Having secured a spot a few hundred yards from the stage we watched a succession of artists deliver what can only be described as lukewarm performances. At least it wasn’t raining.
At the risk of stating the obvious, I realised then that festivals bring together people who have many and varied musical tastes.
Hard core fans of one particular band or artist are hugely outnumbered by the great seething mass of people blowing whistles, throwing inflatables and getting merrily drunk or stoned.
It has all the atmosphere of a trip to the supermarket on a Sunday morning.
The one saving grace came as a genuine surprise to me.
R Williams esquire strolled on stage late in the afternoon – sparking real excitement in the crowd for the first time.
The food and merchandise stalls went dead for the only time during the whole weekend as everyone became entranced by the boy from Tunstall.
“You must be Leeds,” he said. The crowd went wild.
“And if you’re not, you must be Port Vale.”
“Yeah!” screamed yours truly, resplendent in his Vale away shirt.
A tumbleweed moment ensued.
Several dozen people turned to stare at me as though I’d just stepped off a spaceship.
My fiancé kicked me.
I went red.
Robbie, at the time was a troubled figure, still relatively early on in his solo career and rarely out of the tabloids.

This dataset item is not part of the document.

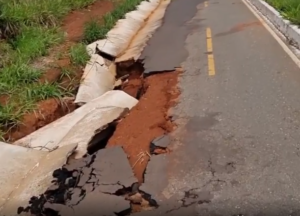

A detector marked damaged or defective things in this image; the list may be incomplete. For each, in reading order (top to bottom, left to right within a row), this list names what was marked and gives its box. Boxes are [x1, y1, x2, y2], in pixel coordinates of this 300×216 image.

cracked asphalt road [141, 0, 300, 214]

I wasn’t a fan but he went on to deliver what can only be described as a virtuoso performance.
On his set list that day were Let Me Entertain You, Life Thru A Lens, No Regrets, Strong, Old Before I Die and Millenium – none of which had yet been played to death on the radio.

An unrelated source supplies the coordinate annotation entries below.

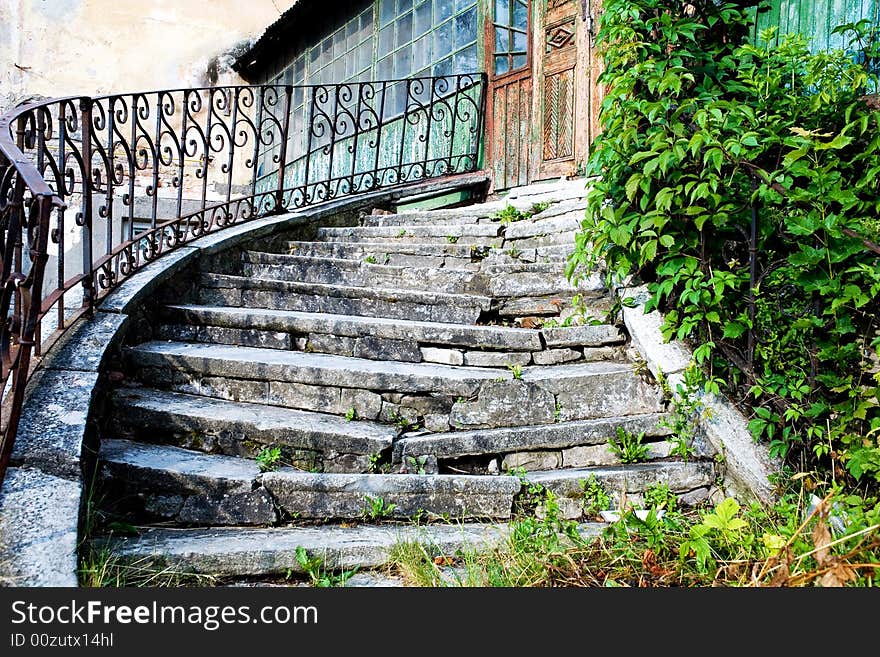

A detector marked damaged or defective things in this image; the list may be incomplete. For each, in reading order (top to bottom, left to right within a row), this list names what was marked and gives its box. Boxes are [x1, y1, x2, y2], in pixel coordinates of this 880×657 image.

rusty metal railing [0, 74, 488, 486]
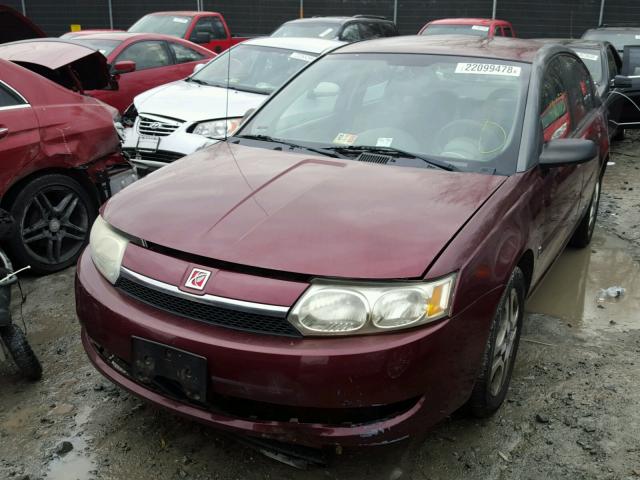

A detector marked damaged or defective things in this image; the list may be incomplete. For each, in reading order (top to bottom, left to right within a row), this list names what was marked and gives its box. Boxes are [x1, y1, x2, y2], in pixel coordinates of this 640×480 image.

red damaged car [0, 40, 134, 274]
white damaged car [122, 37, 342, 175]
red damaged car [76, 36, 608, 446]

At his swaggering best, Robbie teased the crowd like only a great showman can and, for a brief time, all the festival-goers were united.
By the time the final chorus of Angels had faded away and the Robster had vacated the stage tens of thousands of people were on a genuine, natural high.
That, for me, was as good as it got.
Looking back, I like to think of V98 as the time I went to see Robbie because the rest of the weekend was eminently forgettable.
The toilets, when you could get into one, were positively disgusting.
My fiancé’s sister and her husband took one look at the campsite in the semi-darkness and, deciding that discretion was the better part of valour, opted for the long drive home to their own comfortable beds.
Yours truly pitched his tent in the middle of the field and was kept awake all night by some herbert wearing a sombrero and plucking a guitar for the benefit of his spaced-out chums.
As I trudged back to my car on the Sunday I vowed ‘never again’.
I’d like to wish all those who have tickets for the V Festival at Weston Park near Stafford on August 21 and 22 a great weekend.
I can’t think of anywhere I’d less like to be.